Évidemment, la nouvelle frappe fort pour toute la famille, mais Alicia ne s’est pas laissée abattre. « J’étais en colère, mais je suis un peu tête de cochon. Mes parents disent souvent que je suis militaire. Alors je me suis bottée le c**, et j’ai décidé que je n’allais pas me laisser abattre. »
Pour son père, Patrick, ce diagnostic a l’effet d’une bombe. « Je pense que ce qui nous a fait le plus peur, c’est l’inconnu. On apprend qu’elle a la leucémie, et là c’est 1001 questions qui nous viennent en tête. Quel est le taux de guérison, quels sont les traitements, pendant combien de temps? Puis, on nous dit qu’il faut qu’elle commence tout ça dès le lendemain. C’était vraiment stressant », témoigne-t-il.
Malgré tout, la jeune fille fait preuve de caractère.

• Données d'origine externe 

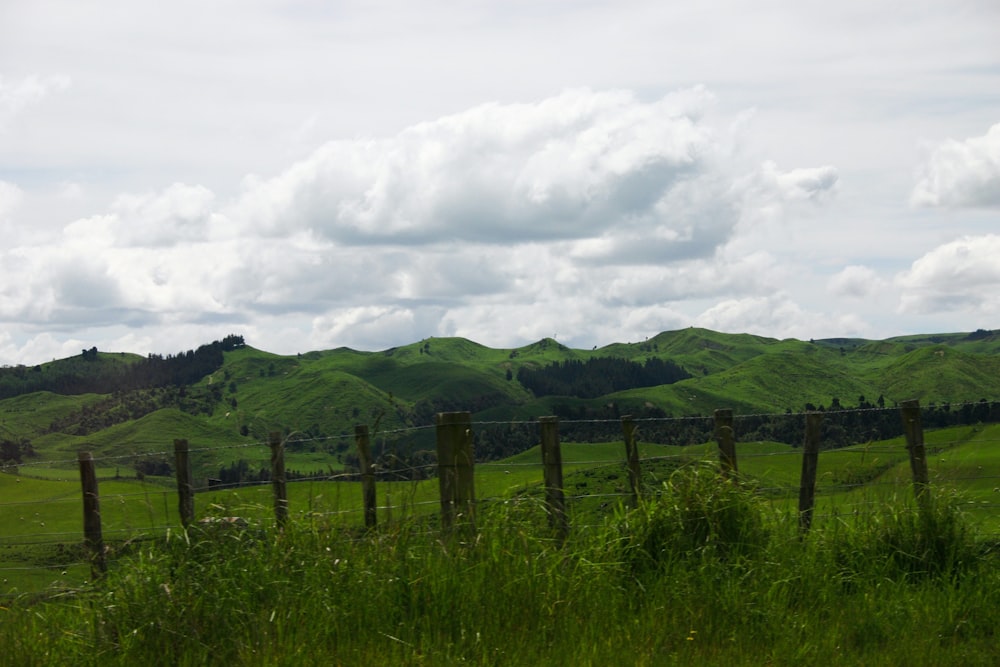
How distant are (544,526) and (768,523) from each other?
7.34 feet

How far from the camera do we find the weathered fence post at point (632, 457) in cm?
1077

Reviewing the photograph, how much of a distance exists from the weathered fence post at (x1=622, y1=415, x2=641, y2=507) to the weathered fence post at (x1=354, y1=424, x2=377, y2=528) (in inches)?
106

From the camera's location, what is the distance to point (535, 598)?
822 cm

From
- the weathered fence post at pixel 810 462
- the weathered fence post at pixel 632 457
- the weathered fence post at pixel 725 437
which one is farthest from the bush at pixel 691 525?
the weathered fence post at pixel 810 462

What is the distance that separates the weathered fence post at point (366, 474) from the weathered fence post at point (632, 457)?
8.87ft

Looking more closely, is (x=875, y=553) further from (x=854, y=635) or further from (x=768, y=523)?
(x=854, y=635)

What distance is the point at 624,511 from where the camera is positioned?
33.2 ft

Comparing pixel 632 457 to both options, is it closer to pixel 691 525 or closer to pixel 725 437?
pixel 725 437

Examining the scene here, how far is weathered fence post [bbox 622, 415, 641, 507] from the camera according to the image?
1077 cm

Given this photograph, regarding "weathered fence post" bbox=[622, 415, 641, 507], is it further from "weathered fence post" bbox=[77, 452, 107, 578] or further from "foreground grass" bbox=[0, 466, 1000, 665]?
"weathered fence post" bbox=[77, 452, 107, 578]

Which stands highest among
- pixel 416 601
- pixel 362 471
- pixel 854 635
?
pixel 362 471

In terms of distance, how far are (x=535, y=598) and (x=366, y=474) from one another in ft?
7.53

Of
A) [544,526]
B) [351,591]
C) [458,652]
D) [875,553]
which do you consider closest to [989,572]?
[875,553]

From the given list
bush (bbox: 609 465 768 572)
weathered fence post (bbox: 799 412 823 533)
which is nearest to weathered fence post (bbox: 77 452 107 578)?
bush (bbox: 609 465 768 572)
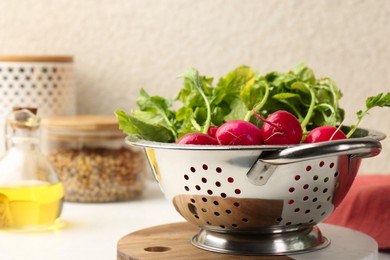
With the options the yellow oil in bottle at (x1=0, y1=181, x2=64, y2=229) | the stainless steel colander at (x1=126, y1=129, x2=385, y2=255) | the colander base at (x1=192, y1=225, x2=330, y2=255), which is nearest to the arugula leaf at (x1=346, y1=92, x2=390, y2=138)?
the stainless steel colander at (x1=126, y1=129, x2=385, y2=255)

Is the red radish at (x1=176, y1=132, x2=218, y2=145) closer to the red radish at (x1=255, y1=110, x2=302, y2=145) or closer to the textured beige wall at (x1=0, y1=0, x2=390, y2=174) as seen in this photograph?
the red radish at (x1=255, y1=110, x2=302, y2=145)

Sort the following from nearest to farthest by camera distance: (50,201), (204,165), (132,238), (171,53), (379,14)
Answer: (204,165) → (132,238) → (50,201) → (379,14) → (171,53)

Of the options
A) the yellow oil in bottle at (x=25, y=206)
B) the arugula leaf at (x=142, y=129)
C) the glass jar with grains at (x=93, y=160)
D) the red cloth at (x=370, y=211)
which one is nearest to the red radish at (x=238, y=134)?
the arugula leaf at (x=142, y=129)

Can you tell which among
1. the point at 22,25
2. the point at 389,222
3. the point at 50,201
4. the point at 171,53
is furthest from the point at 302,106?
the point at 22,25

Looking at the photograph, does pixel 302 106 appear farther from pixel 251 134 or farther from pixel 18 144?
pixel 18 144

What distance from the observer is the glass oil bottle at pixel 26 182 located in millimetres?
1044

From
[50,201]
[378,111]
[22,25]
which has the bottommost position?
[50,201]

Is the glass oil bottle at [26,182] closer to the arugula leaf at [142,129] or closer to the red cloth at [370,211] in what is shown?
the arugula leaf at [142,129]

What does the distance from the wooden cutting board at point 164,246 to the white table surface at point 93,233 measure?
0.07 metres

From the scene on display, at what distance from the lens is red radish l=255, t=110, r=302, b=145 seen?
0.76 metres

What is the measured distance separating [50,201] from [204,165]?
39cm

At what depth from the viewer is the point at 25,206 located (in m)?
1.04

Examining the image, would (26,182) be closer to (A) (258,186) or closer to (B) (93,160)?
(B) (93,160)

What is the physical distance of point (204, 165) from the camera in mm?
A: 737
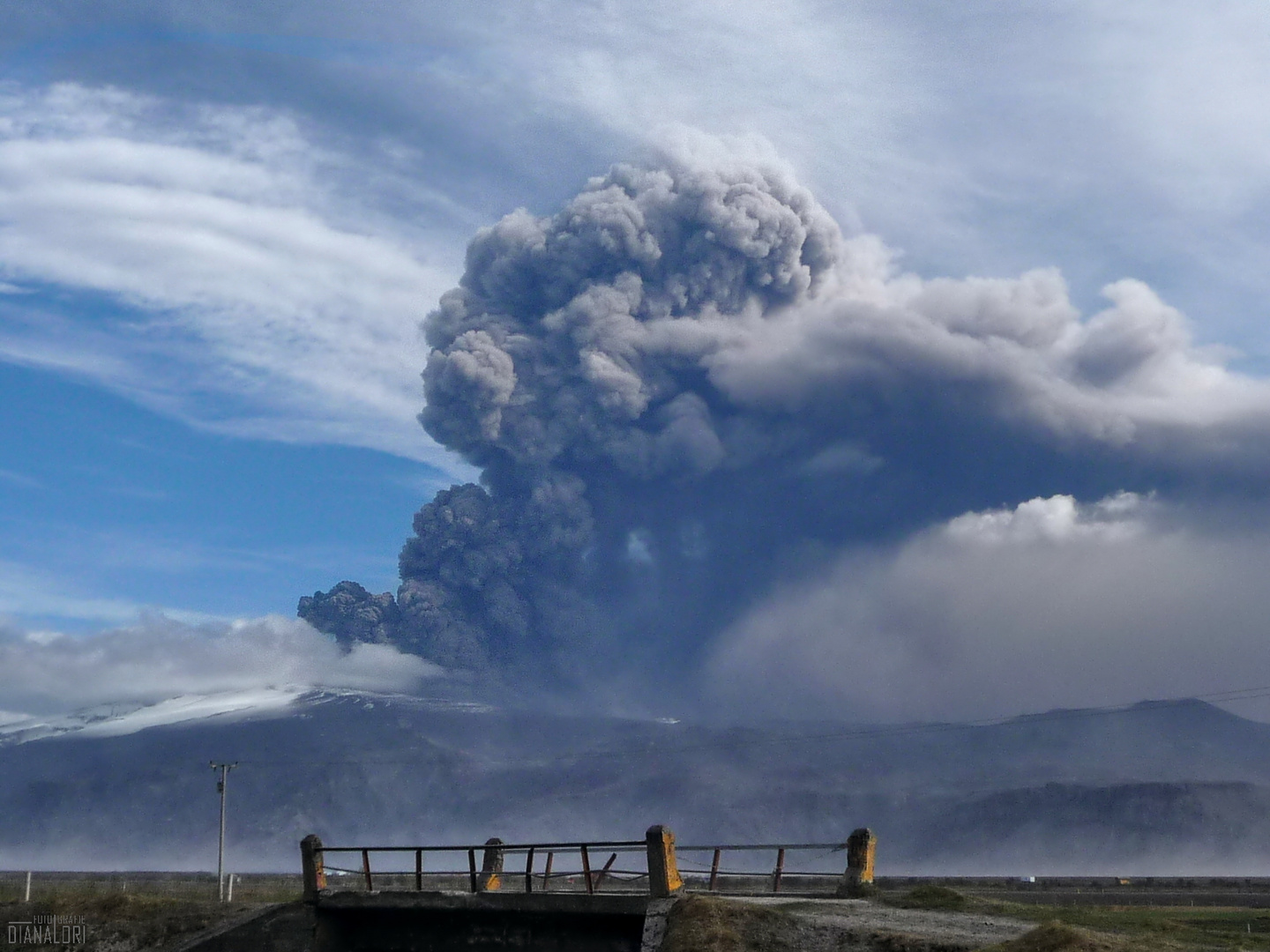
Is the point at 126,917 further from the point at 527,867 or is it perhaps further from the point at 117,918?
the point at 527,867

Son père se souvient d’ailleurs d’un moment au début des traitements qui l’a particulièrement marqué. « À l’hôpital, on lui a proposé une chaise roulante, pour se déplacer. Elle a regardé le médecin et a dit : “Tu vas pouvoir la garder, je n’en aurai pas besoin.” Ça nous a bien fait rire, mais on a tout de suite reconnu notre Alicia », partage-t-il, alors que lui et sa fille sont incapables de contenir leur sourire après cette anecdote.
Le hockey comme fil de résistance
Privée de glace du jour au lendemain, Alicia perd non seulement ses repères sportifs, mais aussi une partie de son quotidien. « Je passais tout mon temps dans les arénas, puis du jour au lendemain, je ne peux plus. Ça a été dur sur le moral, mais c’est aussi ce qui m’a motivée à avancer. »
En effet, malgré les traitements, elle continue de se présenter à l’aréna quand elle en est capable. Elle observe, encourage, parle stratégie. Elle patine même un peu, à l’occasion. Son entraîneur, Francis Rosa, qui la côtoie depuis plusieurs années, n’est pas surpris.
« C’est une battante, une vraie passionnée. Même pendant ses traitements, elle venait aux matchs quand elle en était capable. Elle nous donnait de l’énergie… mais je crois aussi que c’est ça qui la gardait motivée, d’être avec son équipe, sa gang, ses amies. »
M. Rosa parle d’elle avec une affection sincère. “
Je dis toujours aux parents, quand elles embarquent sur la glace, ce sont mes filles l’espace d’un match ou d’une pratique, donc je veux toujours ce qui a de mieux pour elles. Quand on a appris le diagnostique d’Alicia, ç’a été très difficile. Alors apprendre qu’elle pouvait revenir au jeu cet été, ça nous a tous fait quelque chose », commente l’entraîneur.
La hockeyeuse a donc recommencé les entraînements sur la glace dans les dernières semaines. Ses habiletés reviennent vite, son cardio beaucoup moins. « On riait parce que son talent n’avait pas bougé, mais l’endurance, c’était autre chose, raconte Francis Rosa. Avec raison! », s’assure-t-il de préciser.
Un retour émotif
Alicia dispute son premier match la semaine précédente, sur la route. « J’avais dit aux filles que ça se pouvait que j’aie l’air d’un cône, donc d’être prêtes à me backer, lance-t-elle en riant. Ça a été difficile pour le souffle, mais je pense que je m’en suis bien sortie. »
Dimanche, dans l’aréna sherbrookois, impossible de ne pas remarquer son regard qui retourne sans cesse vers la glace pendant l’entrevue. Une vraie passionnée, incapable de décrocher.
Aujourd’hui, Alicia est en rémission. Elle joue au hockey avec sa sœur Naomy, elle aussi évoluant avec le Phoenix. Questionnée à savoir ce qu’elle souhaite pour le reste de l’année, sa réponse courte, simple, mais pleine de sens. « Tout ce que je veux, c’est jouer, donner le meilleur de moi-même… et gagner ! »
Si ce n’était pas suffisant, Alicia et ses coéquipières ont profité de cette journée mémorable pour remporter leur match de dimanche, 1 à 0.